The U.S. government provided vehicles and field equipment worth 1.25 million U.S. dollars to the Lao National Unexploded Ordnance Programme. Some 15 vehicles, 150 UXO detectors and other equipment will be given to the UXO clearance teams in the southern Lao provinces of Khammuan, Savannakhet and Attapeu, the report said.
The supplies were handed over at a ceremony held on Friday attended by the U.S. Ambassador to Laos Rena Bitter and Lao Deputy Minister of Labor and Social Welfare, Khamkeo Sanbounkhounxay.
The local media quoted Bitter as saying that the program of support for the clearance of contaminated land reflects the close partnership between the United States and the government and people of Laos. Assistance has been provided for over two decades to address the war legacy issues.
"This contribution to the Lao National Unexploded Ordnance Programme is part of the United States' commitment of 90 million U.S. dollars over three years to fund a national cluster munitions survey, in addition to the ongoing clearance of UXO," she added.
Khamkeo said:"The vehicles and field equipment will assist 15 UXO clearance teams to continue to clear land that still harbours unexploded ordnance in Khammuan, Savannakhet and Attapeu provinces."
The United States' assistance will enable the Lao National Unexploded Ordnance Programme to work more effectively, while also boosting rural development and poverty eradication, he added.
Unexploded ordnance continues to affect Laos. Over the years, thousands of people, usually rural people and their children, have been killed or injured by suddenly exploded UXO, Khamkeo said.
The Lao government and its development partners have continued to cooperate to remove UXO in high-risk areas. The clearance of unexploded ordnance is one activity that will help Laos to achieve the Sustainable Development Goals, he added.
Since 1990, the U.S. government has granted more than 135 million U.S. dollars for UXO clearance and surveys, to help the victims of UXO-related accidents, and provide information about the risks of unexploded ordnance, Khamkeo mentioned.
According to the Lao National Unexploded Ordnance Programme, in over 20 years of the programme's implementation, more than 380 square km of land have been cleared for safe use, enabling schools, water supplies and roads to be built.
More than 1,480,000 items of unexploded ordnance were destroyed from 1996-2016 in Laos.
In 2016 a total of 67,166 UXO items were destroyed by the Lao National Unexploded Ordnance Programme's clearance operations.

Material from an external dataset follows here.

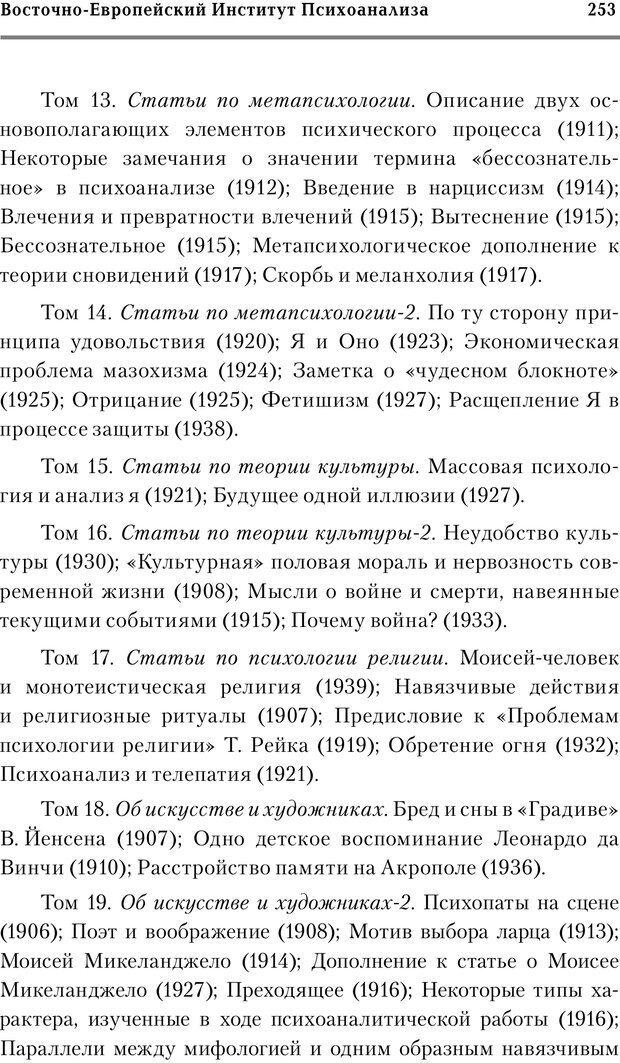 PDF. Трудности и типичные ошибки начала терапии. Решетников М. М. Страница 247. Читать онлайн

According to statistics from Lao authorities, from 1965 to 1973, the United States dropped some two million tons of ordinance on Laos during the Vietnam War, including 2.7 million cluster bombs which are designed to break apart and release a payload of smaller bombs. As many as 30 percent of these bombs did not explode.
Laos is the most heavily bombed country in the world per capita. Over the years, thousands of Lao people have been killed or injured, usually farmers tending their fields and children playing.